Stitches (by David Small) and Fun Home (by Alison Bechdel) are two graphic novels memoirs that describe the authors’ relations with their unusual families. I chose page 219 of Stitches and page 255 of Fun Home to find the similarities, differences, or observations that I found comparing the two. In their comics, both David Smalls and Alison Bechdel describe their upbringing and growing up with a dysfunctional family. I chose the two pages since they do an excellent job of explaining the more significant themes in both comics. The two selected pages differ in how emotions and, relating to McCloud’s framework, choice of image are displayed, with Stitches being more detailed. On page 219 of Stitches, the therapist and Small’s eyes clearly show the devastation David felt, combined with the therapist’s hesitance preparing to share how Small’s mother hates him. While reading Stitches, this was the only page (apart from David complaining to his mother about his grandmother) where I felt the emotions in a way comparable to watching a sorrowful scene of a movie. However, on page 255 of Fun Home, the feelings are more described than drawn, particularly when Bechdel notices the fear in her father’s eyes. Bechdel chose to write this as a text instead of a more detailed image showing her father’s emotions. While this might be subjective, I felt more emotions in Small’s choice of image.

> _Information supplied_
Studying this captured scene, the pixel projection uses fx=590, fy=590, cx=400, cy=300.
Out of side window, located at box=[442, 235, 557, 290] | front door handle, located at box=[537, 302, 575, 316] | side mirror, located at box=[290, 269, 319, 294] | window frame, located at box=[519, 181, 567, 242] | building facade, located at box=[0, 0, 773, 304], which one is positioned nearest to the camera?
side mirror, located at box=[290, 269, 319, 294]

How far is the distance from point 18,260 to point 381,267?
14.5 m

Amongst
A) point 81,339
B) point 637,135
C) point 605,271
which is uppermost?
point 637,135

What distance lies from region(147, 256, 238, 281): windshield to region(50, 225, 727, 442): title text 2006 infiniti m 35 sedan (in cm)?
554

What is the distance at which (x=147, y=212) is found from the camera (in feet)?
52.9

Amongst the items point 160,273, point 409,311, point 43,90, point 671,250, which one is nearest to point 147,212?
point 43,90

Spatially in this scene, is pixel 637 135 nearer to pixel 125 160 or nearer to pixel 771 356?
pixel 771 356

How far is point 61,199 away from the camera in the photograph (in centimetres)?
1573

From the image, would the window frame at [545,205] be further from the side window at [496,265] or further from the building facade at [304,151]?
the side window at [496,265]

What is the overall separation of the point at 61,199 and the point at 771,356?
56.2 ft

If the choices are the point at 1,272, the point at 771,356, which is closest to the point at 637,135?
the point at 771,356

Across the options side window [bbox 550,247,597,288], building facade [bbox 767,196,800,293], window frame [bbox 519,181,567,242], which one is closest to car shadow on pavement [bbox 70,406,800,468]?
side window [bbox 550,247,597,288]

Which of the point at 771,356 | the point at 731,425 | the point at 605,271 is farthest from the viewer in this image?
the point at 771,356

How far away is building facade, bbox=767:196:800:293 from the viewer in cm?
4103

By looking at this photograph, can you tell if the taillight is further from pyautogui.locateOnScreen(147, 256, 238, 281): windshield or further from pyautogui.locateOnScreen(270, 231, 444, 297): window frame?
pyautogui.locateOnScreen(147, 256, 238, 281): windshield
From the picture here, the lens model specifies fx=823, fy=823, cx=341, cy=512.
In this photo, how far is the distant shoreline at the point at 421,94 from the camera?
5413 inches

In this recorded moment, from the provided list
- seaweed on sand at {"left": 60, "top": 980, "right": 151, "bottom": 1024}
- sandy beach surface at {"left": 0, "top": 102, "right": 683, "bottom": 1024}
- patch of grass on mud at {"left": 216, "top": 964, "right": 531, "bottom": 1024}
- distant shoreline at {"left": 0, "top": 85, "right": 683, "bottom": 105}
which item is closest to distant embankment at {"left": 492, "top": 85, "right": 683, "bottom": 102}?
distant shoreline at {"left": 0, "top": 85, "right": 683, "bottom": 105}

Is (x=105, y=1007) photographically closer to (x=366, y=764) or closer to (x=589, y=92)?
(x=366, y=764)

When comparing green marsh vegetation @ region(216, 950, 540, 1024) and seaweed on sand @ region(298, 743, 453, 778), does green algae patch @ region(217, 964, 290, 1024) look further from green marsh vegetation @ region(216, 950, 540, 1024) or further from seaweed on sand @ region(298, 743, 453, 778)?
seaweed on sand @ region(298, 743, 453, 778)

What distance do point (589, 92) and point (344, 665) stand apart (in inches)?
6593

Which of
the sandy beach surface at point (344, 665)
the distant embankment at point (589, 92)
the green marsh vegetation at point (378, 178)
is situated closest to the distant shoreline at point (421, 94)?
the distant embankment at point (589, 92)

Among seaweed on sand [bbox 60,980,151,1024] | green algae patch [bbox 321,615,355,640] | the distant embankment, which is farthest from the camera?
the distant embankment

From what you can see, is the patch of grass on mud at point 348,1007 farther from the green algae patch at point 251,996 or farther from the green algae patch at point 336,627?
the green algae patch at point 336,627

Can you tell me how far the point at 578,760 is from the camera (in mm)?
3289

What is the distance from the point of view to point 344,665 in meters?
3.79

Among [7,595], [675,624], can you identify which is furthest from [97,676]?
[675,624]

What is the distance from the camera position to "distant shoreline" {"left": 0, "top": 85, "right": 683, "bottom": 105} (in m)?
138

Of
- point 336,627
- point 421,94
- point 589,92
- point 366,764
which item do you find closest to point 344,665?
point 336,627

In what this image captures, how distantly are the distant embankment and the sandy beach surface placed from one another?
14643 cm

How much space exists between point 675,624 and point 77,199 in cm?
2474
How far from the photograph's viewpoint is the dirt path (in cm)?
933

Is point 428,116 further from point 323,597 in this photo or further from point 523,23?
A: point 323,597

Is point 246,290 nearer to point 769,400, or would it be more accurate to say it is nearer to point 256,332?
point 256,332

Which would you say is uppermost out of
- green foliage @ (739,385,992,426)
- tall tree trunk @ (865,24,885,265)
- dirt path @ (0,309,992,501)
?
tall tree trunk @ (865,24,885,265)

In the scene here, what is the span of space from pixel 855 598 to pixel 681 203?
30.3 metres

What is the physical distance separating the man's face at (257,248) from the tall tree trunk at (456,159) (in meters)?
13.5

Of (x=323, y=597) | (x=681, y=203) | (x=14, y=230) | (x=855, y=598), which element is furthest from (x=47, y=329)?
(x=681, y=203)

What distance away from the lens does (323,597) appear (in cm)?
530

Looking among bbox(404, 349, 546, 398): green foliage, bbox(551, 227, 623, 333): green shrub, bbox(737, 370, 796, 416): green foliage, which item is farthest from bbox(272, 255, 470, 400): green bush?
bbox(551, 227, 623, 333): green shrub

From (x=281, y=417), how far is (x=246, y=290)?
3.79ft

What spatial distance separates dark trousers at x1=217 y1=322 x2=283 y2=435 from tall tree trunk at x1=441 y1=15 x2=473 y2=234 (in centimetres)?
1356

* * *

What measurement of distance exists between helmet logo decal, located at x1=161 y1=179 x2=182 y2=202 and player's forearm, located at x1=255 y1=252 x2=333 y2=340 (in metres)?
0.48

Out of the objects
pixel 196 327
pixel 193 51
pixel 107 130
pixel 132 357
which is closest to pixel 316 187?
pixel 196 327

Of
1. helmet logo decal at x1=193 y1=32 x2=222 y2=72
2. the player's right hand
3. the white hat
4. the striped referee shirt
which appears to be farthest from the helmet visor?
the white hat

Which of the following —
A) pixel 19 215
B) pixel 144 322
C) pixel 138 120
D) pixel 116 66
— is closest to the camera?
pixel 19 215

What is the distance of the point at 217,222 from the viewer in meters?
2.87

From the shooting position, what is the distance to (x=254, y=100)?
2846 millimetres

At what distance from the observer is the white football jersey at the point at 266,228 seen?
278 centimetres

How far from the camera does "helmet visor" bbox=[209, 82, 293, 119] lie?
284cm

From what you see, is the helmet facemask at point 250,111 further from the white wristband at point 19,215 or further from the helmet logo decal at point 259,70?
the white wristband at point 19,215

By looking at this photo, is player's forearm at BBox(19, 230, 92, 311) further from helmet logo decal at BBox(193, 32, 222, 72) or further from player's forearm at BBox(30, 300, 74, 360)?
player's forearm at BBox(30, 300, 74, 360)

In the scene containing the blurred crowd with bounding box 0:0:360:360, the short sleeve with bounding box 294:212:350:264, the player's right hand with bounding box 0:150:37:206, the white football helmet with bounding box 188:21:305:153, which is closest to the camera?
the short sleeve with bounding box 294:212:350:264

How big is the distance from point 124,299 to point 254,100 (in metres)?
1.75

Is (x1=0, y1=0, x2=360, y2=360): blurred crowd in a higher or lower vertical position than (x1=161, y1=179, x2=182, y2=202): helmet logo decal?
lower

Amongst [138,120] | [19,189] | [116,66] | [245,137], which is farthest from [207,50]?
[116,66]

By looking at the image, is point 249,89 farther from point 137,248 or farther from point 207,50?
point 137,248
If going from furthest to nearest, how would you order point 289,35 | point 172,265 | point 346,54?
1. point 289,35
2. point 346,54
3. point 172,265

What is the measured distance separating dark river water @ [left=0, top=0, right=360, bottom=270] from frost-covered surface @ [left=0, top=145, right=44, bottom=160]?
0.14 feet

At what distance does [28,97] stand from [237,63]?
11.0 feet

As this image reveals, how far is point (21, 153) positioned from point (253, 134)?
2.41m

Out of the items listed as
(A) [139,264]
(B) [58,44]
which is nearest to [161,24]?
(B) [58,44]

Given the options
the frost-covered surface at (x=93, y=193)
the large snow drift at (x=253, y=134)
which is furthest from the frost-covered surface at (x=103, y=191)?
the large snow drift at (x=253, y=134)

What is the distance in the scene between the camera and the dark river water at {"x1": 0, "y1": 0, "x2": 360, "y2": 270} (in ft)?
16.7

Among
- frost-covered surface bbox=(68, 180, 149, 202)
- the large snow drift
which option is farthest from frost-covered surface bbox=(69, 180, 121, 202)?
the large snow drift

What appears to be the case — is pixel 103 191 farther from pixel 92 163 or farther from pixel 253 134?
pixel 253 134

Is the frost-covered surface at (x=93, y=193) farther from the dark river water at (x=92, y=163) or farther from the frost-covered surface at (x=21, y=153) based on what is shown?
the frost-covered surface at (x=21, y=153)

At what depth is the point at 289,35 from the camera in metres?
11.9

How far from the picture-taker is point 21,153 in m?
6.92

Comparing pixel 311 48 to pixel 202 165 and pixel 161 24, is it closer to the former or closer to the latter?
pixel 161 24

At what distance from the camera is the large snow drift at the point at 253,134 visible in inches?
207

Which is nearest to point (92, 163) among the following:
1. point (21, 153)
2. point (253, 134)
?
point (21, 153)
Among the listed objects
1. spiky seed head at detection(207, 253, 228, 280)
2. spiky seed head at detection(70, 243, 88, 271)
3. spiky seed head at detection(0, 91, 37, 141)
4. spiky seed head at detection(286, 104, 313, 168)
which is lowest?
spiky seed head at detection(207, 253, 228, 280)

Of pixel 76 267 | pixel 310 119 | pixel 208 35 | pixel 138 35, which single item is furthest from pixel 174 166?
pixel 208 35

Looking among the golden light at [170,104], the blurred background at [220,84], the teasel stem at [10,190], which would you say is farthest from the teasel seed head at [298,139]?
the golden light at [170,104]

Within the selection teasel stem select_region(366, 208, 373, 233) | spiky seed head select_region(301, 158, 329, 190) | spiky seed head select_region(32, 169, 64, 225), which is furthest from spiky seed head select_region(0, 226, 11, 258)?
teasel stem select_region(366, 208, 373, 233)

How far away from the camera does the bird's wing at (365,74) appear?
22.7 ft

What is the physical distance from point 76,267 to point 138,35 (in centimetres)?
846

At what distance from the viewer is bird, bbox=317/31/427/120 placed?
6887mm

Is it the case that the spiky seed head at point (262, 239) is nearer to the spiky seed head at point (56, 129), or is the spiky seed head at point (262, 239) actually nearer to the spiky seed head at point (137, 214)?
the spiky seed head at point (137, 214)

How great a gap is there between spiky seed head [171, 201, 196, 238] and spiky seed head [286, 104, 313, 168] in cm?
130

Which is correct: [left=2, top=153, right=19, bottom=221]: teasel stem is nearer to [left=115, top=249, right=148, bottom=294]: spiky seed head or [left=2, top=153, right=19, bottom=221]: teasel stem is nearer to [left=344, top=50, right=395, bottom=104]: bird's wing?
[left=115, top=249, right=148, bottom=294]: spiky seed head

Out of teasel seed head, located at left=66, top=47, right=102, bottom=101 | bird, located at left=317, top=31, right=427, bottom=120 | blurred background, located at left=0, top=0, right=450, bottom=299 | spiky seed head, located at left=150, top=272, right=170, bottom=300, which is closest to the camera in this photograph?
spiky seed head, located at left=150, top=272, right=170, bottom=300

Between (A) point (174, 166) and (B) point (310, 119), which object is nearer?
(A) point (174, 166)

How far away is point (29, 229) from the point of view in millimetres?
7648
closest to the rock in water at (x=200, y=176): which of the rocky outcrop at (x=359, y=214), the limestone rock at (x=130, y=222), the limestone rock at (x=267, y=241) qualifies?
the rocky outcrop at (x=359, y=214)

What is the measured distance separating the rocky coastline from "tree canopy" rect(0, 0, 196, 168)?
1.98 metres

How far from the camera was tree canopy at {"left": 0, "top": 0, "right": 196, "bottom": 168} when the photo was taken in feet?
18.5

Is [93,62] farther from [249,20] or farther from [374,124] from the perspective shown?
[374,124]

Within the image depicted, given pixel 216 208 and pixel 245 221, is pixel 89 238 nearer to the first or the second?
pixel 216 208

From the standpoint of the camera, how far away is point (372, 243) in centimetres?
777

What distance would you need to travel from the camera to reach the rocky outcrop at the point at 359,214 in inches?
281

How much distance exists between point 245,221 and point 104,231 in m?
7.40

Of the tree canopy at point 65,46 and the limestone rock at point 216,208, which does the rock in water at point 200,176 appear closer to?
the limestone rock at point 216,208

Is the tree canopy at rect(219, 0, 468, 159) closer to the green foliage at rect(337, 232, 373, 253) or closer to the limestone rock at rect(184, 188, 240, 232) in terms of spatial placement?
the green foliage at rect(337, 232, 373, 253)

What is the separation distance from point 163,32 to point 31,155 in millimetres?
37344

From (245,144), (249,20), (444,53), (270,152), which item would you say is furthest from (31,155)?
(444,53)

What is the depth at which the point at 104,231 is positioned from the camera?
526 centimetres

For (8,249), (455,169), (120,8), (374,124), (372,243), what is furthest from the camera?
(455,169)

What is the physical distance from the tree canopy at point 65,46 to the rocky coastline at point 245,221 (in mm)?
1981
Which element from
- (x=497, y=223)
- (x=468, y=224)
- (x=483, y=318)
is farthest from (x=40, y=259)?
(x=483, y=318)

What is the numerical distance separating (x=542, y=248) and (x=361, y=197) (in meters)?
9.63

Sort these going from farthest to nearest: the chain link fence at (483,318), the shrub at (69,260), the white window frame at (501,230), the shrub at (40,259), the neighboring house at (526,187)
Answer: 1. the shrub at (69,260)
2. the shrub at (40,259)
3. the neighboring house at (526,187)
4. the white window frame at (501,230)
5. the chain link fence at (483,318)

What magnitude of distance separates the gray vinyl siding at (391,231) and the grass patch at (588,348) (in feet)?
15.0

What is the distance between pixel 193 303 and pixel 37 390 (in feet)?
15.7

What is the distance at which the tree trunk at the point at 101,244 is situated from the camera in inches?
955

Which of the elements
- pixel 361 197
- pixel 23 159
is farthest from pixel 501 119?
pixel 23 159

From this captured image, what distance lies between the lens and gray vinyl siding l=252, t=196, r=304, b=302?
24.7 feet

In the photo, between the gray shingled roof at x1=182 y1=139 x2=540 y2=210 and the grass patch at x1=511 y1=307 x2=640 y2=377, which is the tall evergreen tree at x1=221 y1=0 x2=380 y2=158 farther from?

---

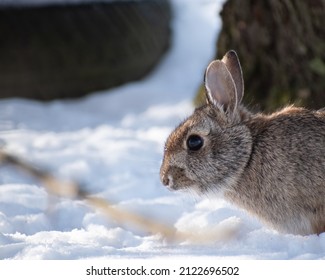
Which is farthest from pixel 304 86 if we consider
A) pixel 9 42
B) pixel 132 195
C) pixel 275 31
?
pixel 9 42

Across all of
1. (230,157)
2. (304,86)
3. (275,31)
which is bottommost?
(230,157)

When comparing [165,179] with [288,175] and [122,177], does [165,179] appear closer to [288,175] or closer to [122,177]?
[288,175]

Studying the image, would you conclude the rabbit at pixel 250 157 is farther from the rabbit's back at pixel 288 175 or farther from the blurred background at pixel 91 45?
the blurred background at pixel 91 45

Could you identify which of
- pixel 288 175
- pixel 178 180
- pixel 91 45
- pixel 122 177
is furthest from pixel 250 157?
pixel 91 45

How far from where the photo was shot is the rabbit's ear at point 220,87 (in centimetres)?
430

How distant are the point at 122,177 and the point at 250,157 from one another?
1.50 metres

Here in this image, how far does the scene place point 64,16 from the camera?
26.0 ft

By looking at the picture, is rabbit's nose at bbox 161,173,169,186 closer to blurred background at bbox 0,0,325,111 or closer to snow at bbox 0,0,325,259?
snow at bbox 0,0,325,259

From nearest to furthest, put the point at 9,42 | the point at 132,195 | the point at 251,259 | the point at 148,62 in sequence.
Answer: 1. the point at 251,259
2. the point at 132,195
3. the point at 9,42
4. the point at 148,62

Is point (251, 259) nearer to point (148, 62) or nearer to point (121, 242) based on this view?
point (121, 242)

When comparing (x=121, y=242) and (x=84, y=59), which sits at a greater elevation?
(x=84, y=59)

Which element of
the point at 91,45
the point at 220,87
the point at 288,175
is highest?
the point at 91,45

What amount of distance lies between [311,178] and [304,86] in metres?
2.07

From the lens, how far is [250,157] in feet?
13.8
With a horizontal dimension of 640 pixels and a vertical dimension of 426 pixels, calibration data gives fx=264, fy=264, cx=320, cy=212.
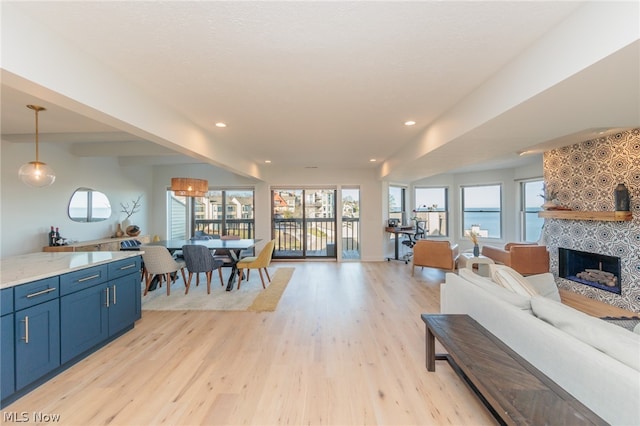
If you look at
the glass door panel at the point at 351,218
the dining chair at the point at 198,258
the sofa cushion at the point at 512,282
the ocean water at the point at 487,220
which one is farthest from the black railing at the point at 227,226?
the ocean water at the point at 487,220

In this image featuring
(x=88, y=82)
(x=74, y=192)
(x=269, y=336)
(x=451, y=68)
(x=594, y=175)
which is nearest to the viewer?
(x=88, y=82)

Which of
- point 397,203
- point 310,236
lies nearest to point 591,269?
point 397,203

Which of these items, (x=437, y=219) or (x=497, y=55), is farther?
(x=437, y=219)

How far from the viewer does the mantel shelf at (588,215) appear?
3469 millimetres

> _About this task_
Extend the essay comparing Stitches and Fun Home, starting after its last sentence. The material comes from a source separate from the essay on Stitches and Fun Home.

> _Exercise output_
   In addition, as Hillary Chute notes, “Comics is not an illustrative form, in which the words and images match, but rather one … in which the words and the images each move the narrative forward in different ways the reader creates out of the relationship between the two.” [1] In the two chosen pages, the choice of moment was reasonably similar. Both Small and Bechdel connected the dots flawlessly, making it easy for us as readers to create relationships between the words and the drawings. On page 255 of Fun Home, the three panels’ similarity from one scene to another, showing Bechdel and her father (while reading, talking, and in the car), convey the unnoticed connection between them. Noticing the fear in her father’s eyes, reading, and going to the movie made me connect what was not shown much earlier—the unexpected similarity between the two. Similarly, on page 219 of Stitches, moving to Small’s reaction and back to the therapist made me feel the tension Small felt. A strain that struck me not by looking at Small’s eyes but also at his therapist’s. While the scenes are different in terms of the way in which the message is portrayed, both share the flawlessness in moving from one panel to the other.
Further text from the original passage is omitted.